In God on the Streets of Gotham, Paul Asay (long-time associate editor of Plugged In), takes a detailed look at the meaning and impact of the Dark Knight on the lives of those who come in contact with his story. The Batman series, especially the recent trilogy directed by Christopher Nolan, has been one of the most successful film franchises in cinema history. In God on the Streets of Gotham, Asay seeks to explain why the person and story of Batman are so popular in American culture and how the caped crusader continues to fascinate viewers around the world. Drawing upon both traditional Batman narratives (be they DC Comics or Adam West) as well as the modern Bale-Nolan series, Asay presents a wealth of discussion worthy material surrounding the meaning and symbolism of Batman for Christ in the modern context.

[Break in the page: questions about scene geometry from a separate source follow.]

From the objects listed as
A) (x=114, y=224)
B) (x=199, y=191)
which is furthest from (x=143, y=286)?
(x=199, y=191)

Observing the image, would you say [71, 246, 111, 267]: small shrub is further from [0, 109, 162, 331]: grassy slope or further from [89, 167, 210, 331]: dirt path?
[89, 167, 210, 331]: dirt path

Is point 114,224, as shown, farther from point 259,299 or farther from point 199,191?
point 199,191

Asay engages a number of topics in the book, including sections on what we can learn from Batman’s struggles, the importance of selfless sacrifice, and the necessity of teamwork. My favorite section dealt with Batman’s nemeses. Asay outlines how each of Batman’s enemies reflect ideas and actions that not only Batman struggles with, but tempt the Christian as well. Carmine Falcone embodies corruption and compromise, Scarecrow represents fear, Ra’s Al Ghul demonstrates over-zealotry, Two-Face embodies despair, Catwoman indicates amorality, Bane shows addiction, and the Joker displays annihilation and nihilism. Asay not only outlines the meaning behind the characters, but also applies their temptation to the reader’s life as well, turning a discussion of Batman’s enemies into a discussion of our enemies, and showing how, like Batman, we can overcome the darkness of sin and death with the light of Christ.

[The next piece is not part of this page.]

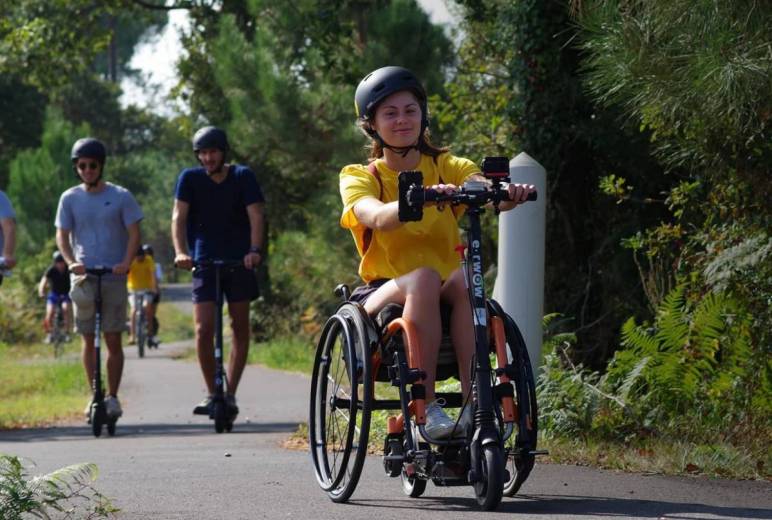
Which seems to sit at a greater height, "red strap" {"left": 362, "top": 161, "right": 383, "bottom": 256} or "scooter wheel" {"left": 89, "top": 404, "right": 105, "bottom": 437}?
"red strap" {"left": 362, "top": 161, "right": 383, "bottom": 256}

Asay’s writing style and analysis are convincing and he writes in a manner perceptive of his audience and their concerns. His use of illustrations and knowledge of Batman is extensive, but this book doesn’t read like a comic book geek got a hold of a major publishing house. As someone with a casual knowledge of the pre-Christopher Nolan series and a big fan of the recent films, I found this book both engaging and thought-provoking. I highly recommend this book to those who enjoy the Batman story as portrayed in the recent films and seek to understand their meaning and significance on a deeper level. As a discussion guide for a small group leader or youth minister, this book would provide a wealth of information worthy of use in any classroom or small group.
I received this book from Tyndale House Publishers in exchange for my honest review. All opinions expressed are my own.